After Adolf Hitler’s appointment as Chancellor in January 1933, government at every level—national, state, and municipal—began to adopt laws and policies that increasingly restricted the rights of Jews in Germany. This new law limited the number of Jewish students in any one public school to no more than 5 percent of the total student population. According to the census of June 16, 1933, the Jewish population of Germany was about 500,000 people out of a total population of 67 million or less than 0.8 percent of the total. In 1933, 75 percent of all Jewish students attended general public schools in Germany. However, public schools also played an important role in spreading Nazi ideas to German youth. Educators taught students love for Hitler, obedience to state authority, militarism, racism, and antisemitism. In the face of increasing persecution at public schools, Jews in Germany turned increasingly to private schools for their children.
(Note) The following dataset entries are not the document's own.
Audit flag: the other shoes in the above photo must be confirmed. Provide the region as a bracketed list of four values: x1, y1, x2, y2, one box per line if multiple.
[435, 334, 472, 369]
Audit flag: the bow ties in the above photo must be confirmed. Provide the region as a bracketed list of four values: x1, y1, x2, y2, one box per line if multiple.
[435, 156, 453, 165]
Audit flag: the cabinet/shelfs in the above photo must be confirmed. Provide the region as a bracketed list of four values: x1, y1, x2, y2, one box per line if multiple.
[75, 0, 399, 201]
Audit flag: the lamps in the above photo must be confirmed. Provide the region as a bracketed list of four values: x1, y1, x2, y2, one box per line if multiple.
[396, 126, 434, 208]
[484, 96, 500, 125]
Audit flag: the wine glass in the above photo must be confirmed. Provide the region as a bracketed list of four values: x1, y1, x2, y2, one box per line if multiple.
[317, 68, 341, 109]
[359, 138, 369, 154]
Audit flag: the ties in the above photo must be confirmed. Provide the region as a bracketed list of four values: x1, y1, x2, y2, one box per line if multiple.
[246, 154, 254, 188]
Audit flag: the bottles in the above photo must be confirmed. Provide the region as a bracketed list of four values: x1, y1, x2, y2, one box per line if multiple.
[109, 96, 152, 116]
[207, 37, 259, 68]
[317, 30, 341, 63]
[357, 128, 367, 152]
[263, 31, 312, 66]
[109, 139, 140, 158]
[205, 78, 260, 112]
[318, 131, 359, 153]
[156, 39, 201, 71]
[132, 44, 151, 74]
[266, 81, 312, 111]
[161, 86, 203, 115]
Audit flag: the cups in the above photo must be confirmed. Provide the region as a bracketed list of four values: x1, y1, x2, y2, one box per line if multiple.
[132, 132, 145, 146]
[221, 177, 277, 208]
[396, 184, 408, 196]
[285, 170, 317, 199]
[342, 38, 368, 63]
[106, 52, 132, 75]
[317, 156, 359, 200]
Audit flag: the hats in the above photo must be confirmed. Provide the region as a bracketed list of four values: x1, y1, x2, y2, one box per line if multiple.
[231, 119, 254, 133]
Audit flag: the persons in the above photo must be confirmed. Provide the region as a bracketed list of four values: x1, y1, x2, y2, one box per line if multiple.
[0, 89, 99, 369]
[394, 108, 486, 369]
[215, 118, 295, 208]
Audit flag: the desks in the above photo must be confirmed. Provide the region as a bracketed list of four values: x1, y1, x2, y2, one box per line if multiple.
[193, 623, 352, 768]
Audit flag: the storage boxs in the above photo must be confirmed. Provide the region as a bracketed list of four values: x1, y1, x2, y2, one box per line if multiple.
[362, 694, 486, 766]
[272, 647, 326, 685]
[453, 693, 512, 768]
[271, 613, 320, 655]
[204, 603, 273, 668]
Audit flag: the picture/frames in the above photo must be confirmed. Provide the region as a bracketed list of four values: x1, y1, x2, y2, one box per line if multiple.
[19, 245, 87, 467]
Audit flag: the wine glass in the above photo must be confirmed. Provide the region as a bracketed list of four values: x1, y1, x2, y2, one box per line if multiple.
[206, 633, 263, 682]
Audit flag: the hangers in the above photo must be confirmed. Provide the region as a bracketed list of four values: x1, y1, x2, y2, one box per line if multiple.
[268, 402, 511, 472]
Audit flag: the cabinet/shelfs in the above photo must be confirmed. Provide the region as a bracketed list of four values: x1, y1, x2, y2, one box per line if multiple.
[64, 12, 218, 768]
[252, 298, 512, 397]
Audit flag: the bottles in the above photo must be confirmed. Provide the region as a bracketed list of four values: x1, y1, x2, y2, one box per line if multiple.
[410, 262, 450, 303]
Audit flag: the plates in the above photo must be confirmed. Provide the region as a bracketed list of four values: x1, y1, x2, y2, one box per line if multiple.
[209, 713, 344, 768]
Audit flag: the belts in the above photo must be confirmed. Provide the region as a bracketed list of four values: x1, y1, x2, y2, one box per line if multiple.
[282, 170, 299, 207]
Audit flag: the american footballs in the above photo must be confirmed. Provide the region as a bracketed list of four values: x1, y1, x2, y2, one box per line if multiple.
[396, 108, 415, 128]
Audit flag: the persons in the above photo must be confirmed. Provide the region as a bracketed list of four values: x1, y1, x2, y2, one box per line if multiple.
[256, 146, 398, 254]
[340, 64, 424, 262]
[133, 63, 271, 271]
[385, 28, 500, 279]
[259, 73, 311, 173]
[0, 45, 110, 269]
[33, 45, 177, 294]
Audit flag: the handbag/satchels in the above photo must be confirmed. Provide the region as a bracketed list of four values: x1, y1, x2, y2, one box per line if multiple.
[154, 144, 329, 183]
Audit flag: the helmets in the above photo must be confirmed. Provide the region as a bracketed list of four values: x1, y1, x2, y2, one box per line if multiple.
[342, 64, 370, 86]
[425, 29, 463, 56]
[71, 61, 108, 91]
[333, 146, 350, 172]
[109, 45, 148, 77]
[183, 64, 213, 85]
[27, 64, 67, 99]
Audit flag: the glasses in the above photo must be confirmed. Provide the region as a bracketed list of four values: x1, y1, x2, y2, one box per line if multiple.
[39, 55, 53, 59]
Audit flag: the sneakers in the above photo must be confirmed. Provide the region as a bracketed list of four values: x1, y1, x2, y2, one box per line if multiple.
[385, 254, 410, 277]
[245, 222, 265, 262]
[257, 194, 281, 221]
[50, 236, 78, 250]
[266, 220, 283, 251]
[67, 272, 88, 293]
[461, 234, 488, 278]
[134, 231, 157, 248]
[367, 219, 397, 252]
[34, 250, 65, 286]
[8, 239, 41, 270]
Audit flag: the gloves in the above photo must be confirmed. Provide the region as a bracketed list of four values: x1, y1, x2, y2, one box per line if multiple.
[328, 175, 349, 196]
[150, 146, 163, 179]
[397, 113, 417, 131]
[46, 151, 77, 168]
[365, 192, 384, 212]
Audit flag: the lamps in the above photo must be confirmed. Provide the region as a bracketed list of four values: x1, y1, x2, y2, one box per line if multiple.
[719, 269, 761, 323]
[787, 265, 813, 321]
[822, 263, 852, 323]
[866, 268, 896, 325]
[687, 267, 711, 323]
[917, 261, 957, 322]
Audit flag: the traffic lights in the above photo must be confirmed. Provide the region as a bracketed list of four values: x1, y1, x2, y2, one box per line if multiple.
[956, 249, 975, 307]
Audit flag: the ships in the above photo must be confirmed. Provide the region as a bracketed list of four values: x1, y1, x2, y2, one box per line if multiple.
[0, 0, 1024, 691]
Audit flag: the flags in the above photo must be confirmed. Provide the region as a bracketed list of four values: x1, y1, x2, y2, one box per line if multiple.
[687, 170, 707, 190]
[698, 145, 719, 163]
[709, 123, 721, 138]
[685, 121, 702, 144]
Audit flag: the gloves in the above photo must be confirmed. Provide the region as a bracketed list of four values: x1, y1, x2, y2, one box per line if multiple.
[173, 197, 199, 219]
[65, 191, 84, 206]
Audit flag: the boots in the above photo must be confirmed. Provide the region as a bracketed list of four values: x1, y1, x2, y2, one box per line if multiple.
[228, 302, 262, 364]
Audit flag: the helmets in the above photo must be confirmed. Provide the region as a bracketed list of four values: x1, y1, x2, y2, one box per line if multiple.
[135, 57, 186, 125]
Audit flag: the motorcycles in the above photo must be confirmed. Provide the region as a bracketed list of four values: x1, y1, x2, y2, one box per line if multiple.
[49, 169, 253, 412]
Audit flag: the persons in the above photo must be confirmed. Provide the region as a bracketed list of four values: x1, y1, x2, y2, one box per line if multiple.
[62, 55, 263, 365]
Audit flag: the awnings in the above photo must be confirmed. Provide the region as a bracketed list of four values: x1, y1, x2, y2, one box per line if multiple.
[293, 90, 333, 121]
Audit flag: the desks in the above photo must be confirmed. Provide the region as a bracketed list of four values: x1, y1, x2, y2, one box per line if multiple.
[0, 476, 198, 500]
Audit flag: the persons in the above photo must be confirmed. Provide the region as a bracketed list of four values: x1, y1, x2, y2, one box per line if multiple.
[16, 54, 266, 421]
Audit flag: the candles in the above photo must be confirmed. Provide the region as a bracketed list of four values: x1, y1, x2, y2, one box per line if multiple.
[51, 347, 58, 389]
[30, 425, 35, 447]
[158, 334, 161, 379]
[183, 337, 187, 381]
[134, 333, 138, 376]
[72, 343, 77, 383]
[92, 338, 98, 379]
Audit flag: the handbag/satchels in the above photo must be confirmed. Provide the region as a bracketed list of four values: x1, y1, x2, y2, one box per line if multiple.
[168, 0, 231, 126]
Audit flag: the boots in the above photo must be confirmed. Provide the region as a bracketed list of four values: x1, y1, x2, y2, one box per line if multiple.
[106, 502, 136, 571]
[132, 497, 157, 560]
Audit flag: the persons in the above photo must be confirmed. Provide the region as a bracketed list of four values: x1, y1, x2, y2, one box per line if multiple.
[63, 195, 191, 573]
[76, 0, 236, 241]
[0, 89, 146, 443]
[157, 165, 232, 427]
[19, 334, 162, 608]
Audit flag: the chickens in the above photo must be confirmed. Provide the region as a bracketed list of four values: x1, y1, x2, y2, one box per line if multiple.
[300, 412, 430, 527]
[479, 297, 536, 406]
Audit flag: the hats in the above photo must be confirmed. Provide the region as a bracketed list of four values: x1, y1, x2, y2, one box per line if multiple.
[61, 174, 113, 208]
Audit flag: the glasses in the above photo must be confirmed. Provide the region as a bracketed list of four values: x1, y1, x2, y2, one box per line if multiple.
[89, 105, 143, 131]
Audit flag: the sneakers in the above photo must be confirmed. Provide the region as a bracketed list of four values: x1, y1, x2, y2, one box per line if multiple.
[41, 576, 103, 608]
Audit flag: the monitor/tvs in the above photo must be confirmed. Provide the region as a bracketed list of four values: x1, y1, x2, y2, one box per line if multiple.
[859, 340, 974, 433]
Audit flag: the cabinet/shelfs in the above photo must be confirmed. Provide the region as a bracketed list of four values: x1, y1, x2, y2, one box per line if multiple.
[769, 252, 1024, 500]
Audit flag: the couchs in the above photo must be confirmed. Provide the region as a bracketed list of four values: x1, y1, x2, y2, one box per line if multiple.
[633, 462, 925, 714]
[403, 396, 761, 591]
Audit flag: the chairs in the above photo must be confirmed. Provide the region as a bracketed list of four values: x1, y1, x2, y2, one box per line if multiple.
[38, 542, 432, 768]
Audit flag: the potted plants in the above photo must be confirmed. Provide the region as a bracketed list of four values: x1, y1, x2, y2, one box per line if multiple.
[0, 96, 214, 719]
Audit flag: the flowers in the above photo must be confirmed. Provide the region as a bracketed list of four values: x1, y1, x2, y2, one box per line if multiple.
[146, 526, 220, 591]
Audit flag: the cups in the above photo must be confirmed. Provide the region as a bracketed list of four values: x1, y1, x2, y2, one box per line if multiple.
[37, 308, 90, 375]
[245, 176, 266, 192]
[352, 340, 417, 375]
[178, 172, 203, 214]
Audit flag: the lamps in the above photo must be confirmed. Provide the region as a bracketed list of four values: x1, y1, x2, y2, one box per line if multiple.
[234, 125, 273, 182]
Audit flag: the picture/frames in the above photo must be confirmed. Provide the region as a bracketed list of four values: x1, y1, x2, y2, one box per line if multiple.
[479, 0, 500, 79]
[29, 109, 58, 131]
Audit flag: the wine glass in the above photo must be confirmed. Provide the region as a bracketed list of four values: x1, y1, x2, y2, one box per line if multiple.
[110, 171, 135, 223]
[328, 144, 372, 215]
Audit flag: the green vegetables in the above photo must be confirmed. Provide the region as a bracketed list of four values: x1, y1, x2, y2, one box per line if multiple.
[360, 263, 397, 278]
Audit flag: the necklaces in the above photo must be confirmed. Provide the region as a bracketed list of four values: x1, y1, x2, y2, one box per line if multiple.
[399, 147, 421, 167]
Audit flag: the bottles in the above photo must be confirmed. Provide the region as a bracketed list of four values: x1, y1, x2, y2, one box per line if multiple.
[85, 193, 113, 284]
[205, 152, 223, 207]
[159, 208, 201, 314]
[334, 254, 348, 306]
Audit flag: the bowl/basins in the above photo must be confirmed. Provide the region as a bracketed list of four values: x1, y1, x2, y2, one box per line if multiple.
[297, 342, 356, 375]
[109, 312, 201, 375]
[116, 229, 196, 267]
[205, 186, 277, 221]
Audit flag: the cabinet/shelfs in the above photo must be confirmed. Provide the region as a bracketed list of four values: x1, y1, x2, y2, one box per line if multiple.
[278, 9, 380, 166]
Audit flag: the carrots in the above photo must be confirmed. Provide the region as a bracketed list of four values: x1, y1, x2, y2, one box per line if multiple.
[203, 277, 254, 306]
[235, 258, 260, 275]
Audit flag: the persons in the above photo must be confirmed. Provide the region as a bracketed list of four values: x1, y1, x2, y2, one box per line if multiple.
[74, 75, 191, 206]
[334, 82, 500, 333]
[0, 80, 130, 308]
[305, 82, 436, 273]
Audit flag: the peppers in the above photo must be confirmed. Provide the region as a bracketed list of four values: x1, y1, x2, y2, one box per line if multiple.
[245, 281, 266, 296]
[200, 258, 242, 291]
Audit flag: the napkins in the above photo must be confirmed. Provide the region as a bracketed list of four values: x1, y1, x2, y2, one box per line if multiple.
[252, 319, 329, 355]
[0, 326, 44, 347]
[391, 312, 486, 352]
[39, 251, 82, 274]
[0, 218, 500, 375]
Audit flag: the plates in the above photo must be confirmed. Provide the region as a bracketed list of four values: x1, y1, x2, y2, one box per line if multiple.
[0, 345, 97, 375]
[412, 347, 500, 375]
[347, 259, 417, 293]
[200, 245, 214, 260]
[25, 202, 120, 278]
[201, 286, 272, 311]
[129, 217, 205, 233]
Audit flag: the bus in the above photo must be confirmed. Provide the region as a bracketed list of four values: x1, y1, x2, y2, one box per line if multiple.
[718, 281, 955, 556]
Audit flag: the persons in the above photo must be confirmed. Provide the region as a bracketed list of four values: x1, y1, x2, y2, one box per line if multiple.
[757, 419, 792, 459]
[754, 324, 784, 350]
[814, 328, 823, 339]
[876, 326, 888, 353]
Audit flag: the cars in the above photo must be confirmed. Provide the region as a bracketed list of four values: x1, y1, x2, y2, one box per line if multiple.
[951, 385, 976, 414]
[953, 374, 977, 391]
School curriculum under the Nazis stressed love and obedience to Hitler (the Führer), race consciousness and military preparation. A poem in one primary school primer reads:
My Führer (The child speaks)
I know you well and love you dearly
Like father and mother.
I want to always be obedient to you
Like I am to father and mother.
And when I grow up, I will help you,
Like I will father and mother,
You should feel joy because of me,
Like father and mother!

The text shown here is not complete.